Can You Hear the Shape of a Drum? (Part 1)

It’s pretty easy to hear the difference between a big bass drum and a small snare drum. Big drums make low sounds and small drums make high sounds.

Why do bigger drums make lower sounds? Can you tell how big a drum is by what sounds it makes?

Could you possibly even tell the shape of the drum by listening? Can you hear the shape of a drum?


In order to understand vibrating drums, we first need to understand the simpler case of vibrating strings.

Vibrating strings vibrate the air, which is what you perceive as sound. So, in order to understand the sound, we need to understand how strings vibrate.

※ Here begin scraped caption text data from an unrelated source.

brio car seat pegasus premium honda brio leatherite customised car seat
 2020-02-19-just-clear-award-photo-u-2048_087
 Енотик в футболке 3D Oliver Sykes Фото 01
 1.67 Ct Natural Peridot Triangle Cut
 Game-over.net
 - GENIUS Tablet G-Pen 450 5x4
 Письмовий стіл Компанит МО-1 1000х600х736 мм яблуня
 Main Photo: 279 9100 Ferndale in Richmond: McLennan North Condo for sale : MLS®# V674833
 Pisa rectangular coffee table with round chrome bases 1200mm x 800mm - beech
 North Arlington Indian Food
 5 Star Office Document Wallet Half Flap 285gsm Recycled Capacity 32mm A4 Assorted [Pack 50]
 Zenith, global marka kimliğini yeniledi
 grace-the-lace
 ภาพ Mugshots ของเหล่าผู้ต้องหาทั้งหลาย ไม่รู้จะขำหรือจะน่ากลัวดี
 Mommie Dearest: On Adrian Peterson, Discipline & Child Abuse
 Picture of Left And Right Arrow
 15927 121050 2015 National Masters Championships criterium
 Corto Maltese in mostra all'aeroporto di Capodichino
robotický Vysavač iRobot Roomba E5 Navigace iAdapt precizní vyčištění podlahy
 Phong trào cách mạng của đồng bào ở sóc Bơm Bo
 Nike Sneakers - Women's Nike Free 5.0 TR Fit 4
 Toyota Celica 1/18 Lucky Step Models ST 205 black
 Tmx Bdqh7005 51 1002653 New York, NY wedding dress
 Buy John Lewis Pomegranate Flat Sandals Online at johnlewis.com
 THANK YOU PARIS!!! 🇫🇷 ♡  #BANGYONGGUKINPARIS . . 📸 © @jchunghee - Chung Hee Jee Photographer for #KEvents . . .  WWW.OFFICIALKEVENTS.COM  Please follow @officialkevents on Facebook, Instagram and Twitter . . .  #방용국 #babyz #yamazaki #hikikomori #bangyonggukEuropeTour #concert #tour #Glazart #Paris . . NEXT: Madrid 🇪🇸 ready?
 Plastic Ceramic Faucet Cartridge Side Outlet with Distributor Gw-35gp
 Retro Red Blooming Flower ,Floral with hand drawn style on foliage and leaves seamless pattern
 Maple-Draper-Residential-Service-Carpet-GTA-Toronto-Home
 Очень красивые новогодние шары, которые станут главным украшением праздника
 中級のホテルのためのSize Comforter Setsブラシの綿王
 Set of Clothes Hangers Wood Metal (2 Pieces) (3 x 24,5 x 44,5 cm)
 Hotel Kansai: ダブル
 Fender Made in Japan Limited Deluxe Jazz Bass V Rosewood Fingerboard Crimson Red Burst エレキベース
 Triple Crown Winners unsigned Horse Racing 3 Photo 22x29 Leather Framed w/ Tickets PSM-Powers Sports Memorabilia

Let’s pluck a guitar string.


When you pluck a string, it stretches the string out, like this:


When you release, it moves. After a fraction of a second, it might look like this:


The vibrations are controlled by a differential equation, i.e., an equation with derivatives in it. If the height of the string (compared to the base, still position), x away from one end, at time t is given by a function f(x,t), then this differential equation is \dfrac{d^2 f}{dt^2} = \dfrac{d^2 f}{dx^2}.1


At each t, f(x,t) gives the position of the string at each x value. For instance, f(x,0) gives the position of the string at the start, t=0. It represents the initial position of the string.

To explain the equation, \dfrac{d^2 f}{dt^2} is the vertical acceleration of the string. Meanwhile, \dfrac{d^2 f}{dx^2} measures how much the string is curving at one instant of time, as you move from left to right. The more the string is curving, the bigger this is.


In other words, the differential equation tells us that the curvature of the string controls the strings acceleration. In the above example, the string would accelerate downward quickly near the top, where \dfrac{d^2 f}{dx^2} is large (and negative), but wouldn’t accelerate much at all where \dfrac{d^2 f}{dx^2} is small. That seems reasonable.

There are infinitely many solutions to this equation. For instance, a more complicated vibrating string might look like this:2


How could we come up with particularly simple examples?

The simplest kind of vibration would be one where the string keeps its shape, but simply scales that shape up and down. In the simplest case, that would look like this:


For the string to keep its shape, its acceleration needs to be (proportional to) its current height. That way, the string accelerates back to equilibrium faster when it’s higher, and more slowly when it’s already low. In other words, we need \dfrac{d^2 f}{dt^2} = -\nu^2 f, where \nu (Greek letter nu) is some constant.3

Mathematically, if that holds, then it’s easy to check that f(x,t) = f(x,0)\cdot cos(\nu t), where f(x,0) is the position of the string when you first let go. In other words, if our string were in this special self-similar vibration, then the original shape would simply vibrate up and down sinusoidally (i.e., like a (co)sine wave), just like in the video above.

What can these special self-similar vibrations look like?

If we plug \dfrac{d^2 f}{dt^2} = -\nu^2 f back into the equation for a vibrating string, we find that we also need \dfrac{d^2 f}{dx^2}(x,0) = -\nu^2 f(x,0). We need the second derivative of the function to be a multiple of the function itself.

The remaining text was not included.